When people use crude words or images to describe others (words that are both rude, and broad stereotypes), their language becomes a blunt tool that fails to understand its object while telling us more than it intended about its subject. This is why political correctness is now accused of making us all walk on eggshells: the prospect of wielding this delicate tool makes some people frightened of offending others, and other people frightened of exposing their own mindset. Am I supposed to say bipolar, or manic depressive, or something else, they think, or maybe I shouldn’t say anything? I wouldn’t for a minute blame this on that tired cliché, the thought police, since the only policing being done here is that person monitoring their own thoughts, measuring themselves against what they imagine to be society’s judgement, and then complaining about the cruelty of a judgement that originates inside themselves.
Nevertheless, the end result is the same: some people decide it’s safer not to talk about anything sensitive, like mental health. And we get stuck in a vicious circle, where the elephant in the room gets scarier because everybody is pretending it’s not there. This is why I think that, specifically in the area of mental health, there is a risk that ever more stringent standards of political correctness may further stifle public and private discussions, a risk that as people who are afraid of saying the wrong thing decide to play safe and say nothing, those who are suffering also feel safer saying nothing, holding everything inside rather than seeking help.

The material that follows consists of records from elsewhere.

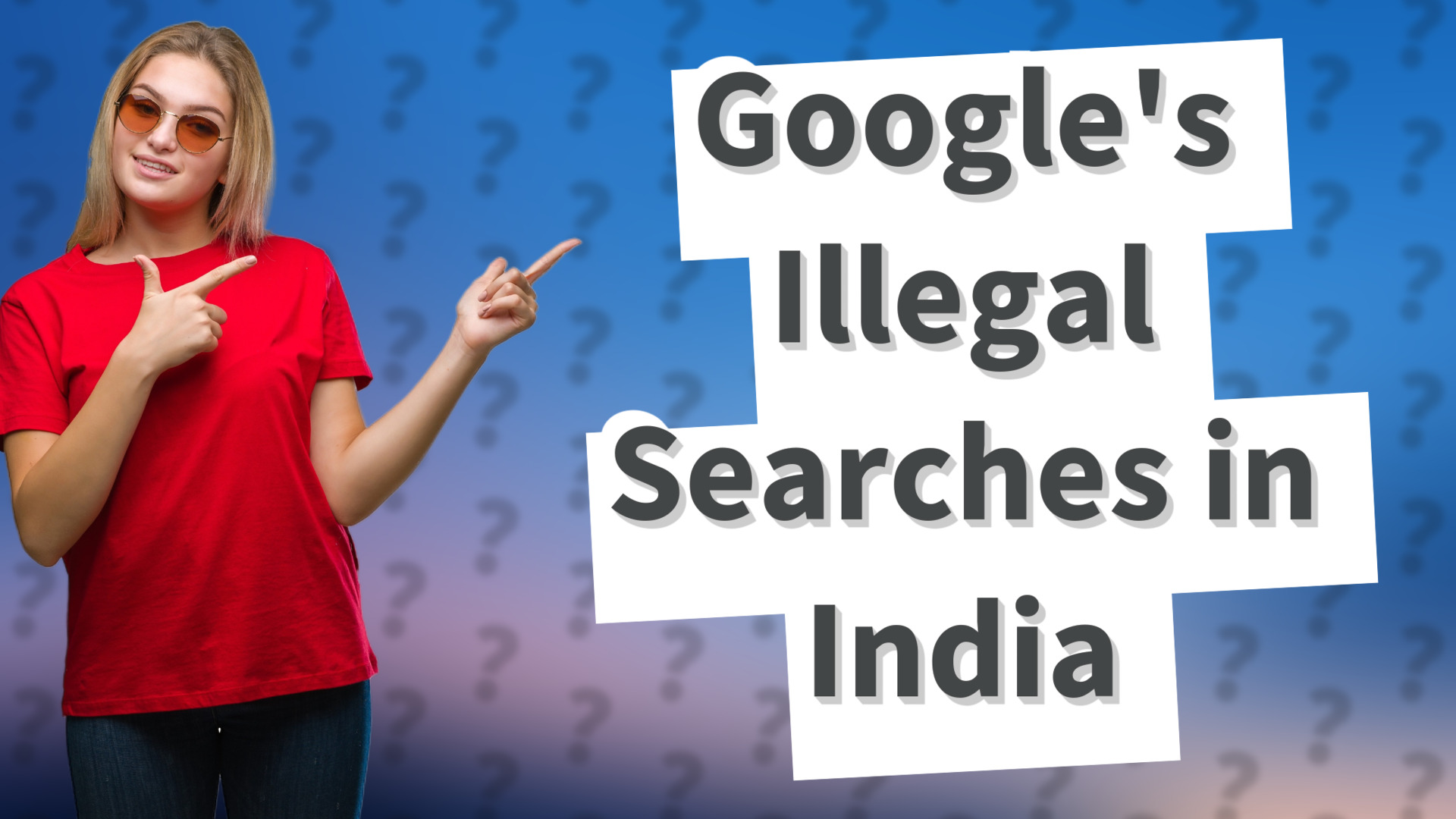Google's Illegal Searches in India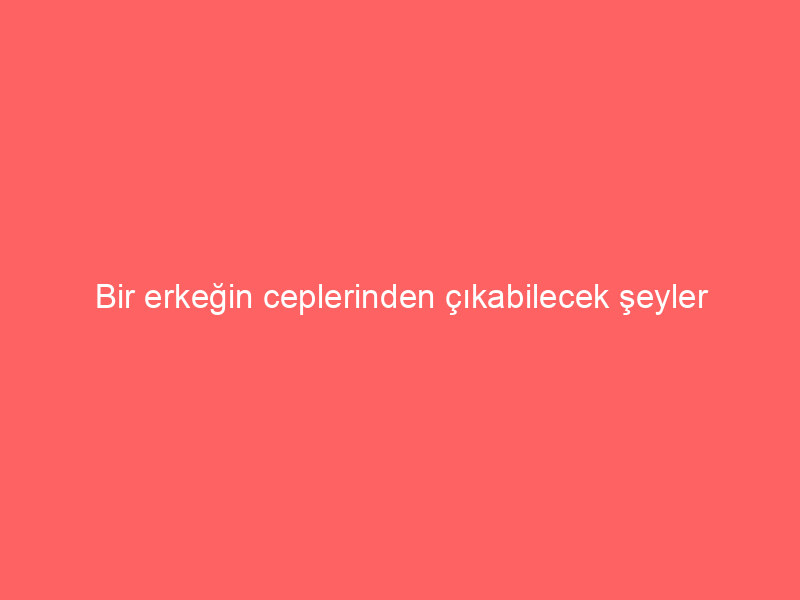 Bir erkeğin ceplerinden çıkabilecek şeyler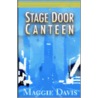 Stage Door Canteen door Maggie Davis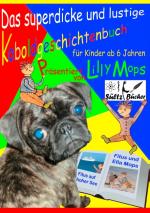 Cover-Bild Das superdicke und lustige Koboldgeschichtenbuch für Kinder - präsentiert von Lilly Mops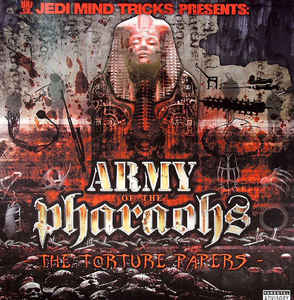 Army Of The Pharaohs ‎– The Torture Papers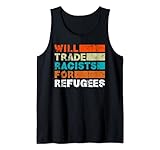 Will Trade Racists For Refugees - Welcome Refugees Tank Top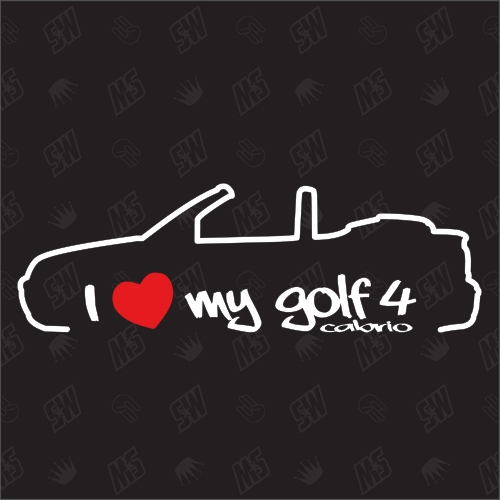 I love my Golf 4 Cabrio - Sticker kompatibel mit VW - Baujahr 1998 - 2002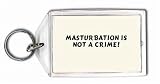 Masturbation is not a crime! Keychain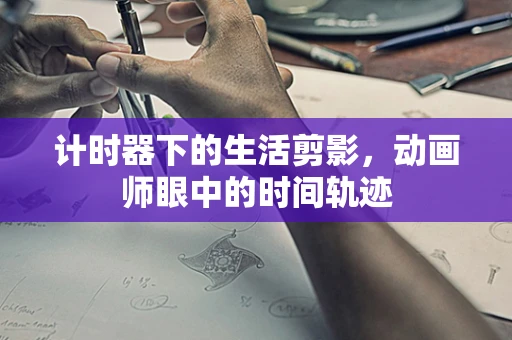 计时器下的生活剪影，动画师眼中的时间轨迹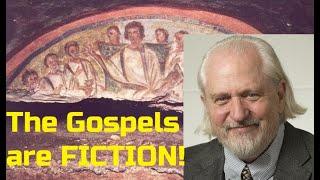 The Gospels are FICTION!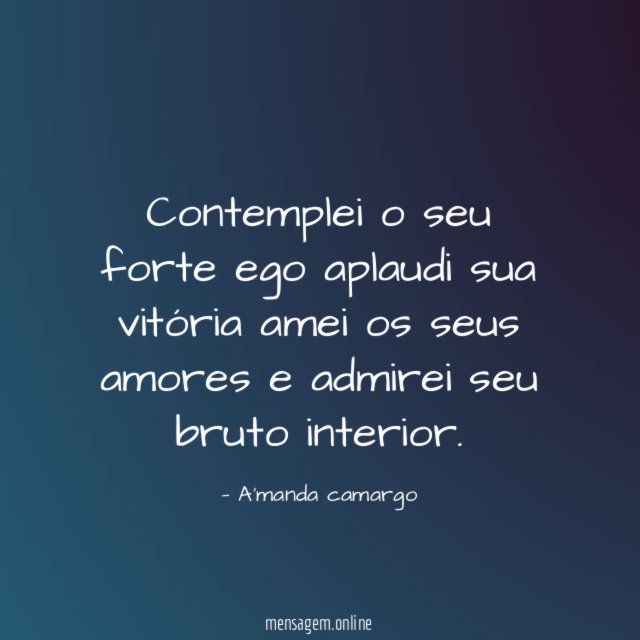 Contemplei o seu forte ego aplaudi sua vitória amei os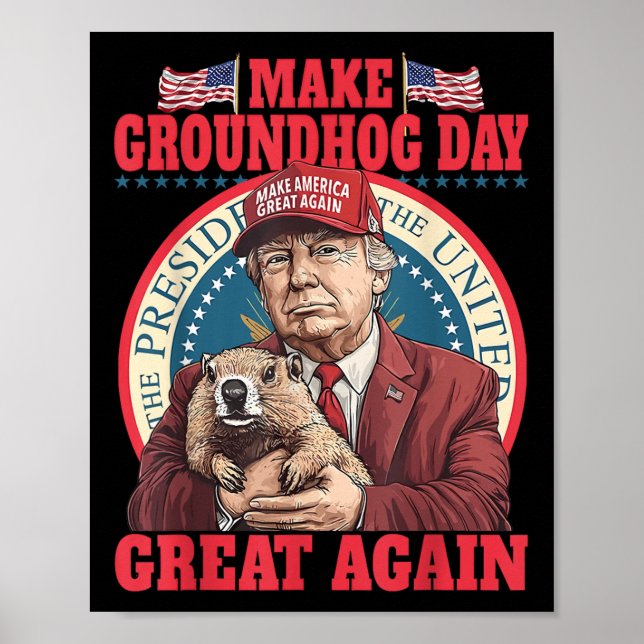 Funny Cool Trump Groundhog Make Groundhog Day Grea Poster (Front)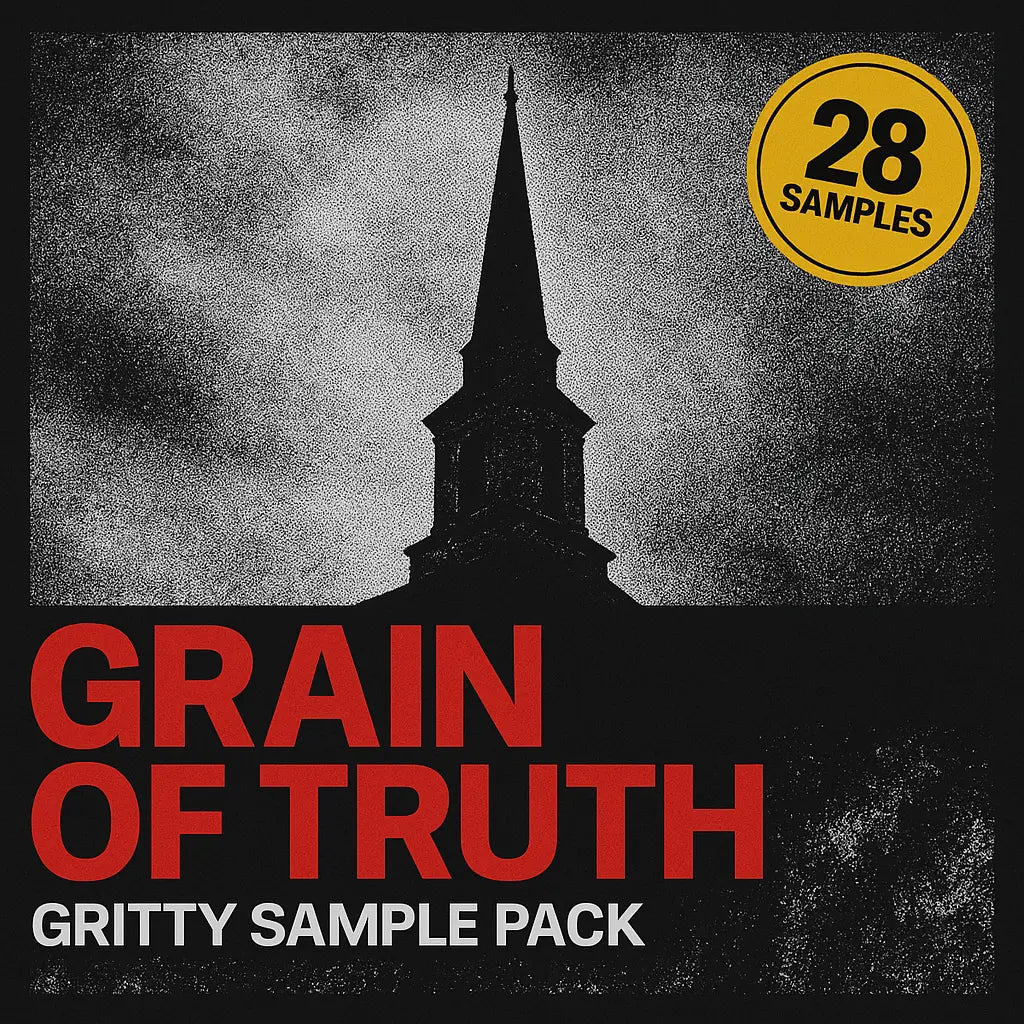 Grain of Truth - Sample Packs by Soul Chemist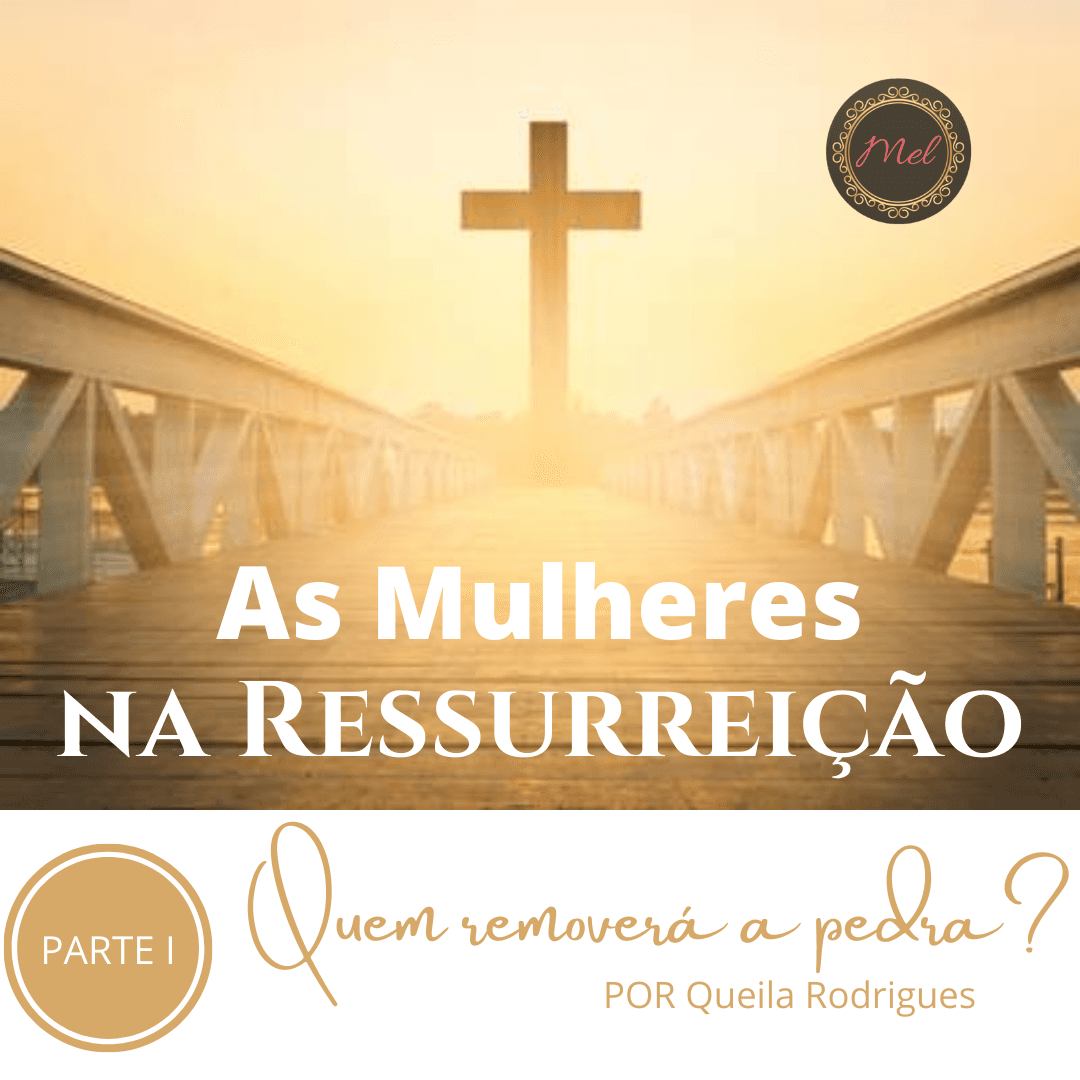 As Mulheres na Ressurreição - PARTE 1 - Quem Removerá a Pedra?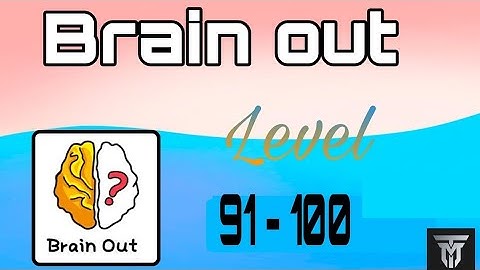Brain Out  Level 91 - 100 Gameplay Walkthrough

So what’s the answer? How do we find a language for mental health that is sensitive without being so fragile it disintegrates on touch? Through working at a research agency that specialises in reaching out to vulnerable people, I’ve interviewed people with a range of mental health conditions of different degrees of severity, and I’ve found the best approach is usually to emphasise from the outset that I am there to learn from them, that the conversation is happening on their terms. If I listen to the language they use to describe themselves, and repeat those names or phrases back to them, I hopefully allow my interviewee to feel that they are in control of the discussion. I’ve talked to one person who quite cheerfully described himself as “mad” and another who saw depression as an event that happened to him, that was external to him and did not define him.
If I’d just slapped a label on these people – whether or not it was politically correct – I would have failed to appreciate their different approaches to their own mental health. If you just ask people what they want to be called, you learn a lot more about them by observing their choices.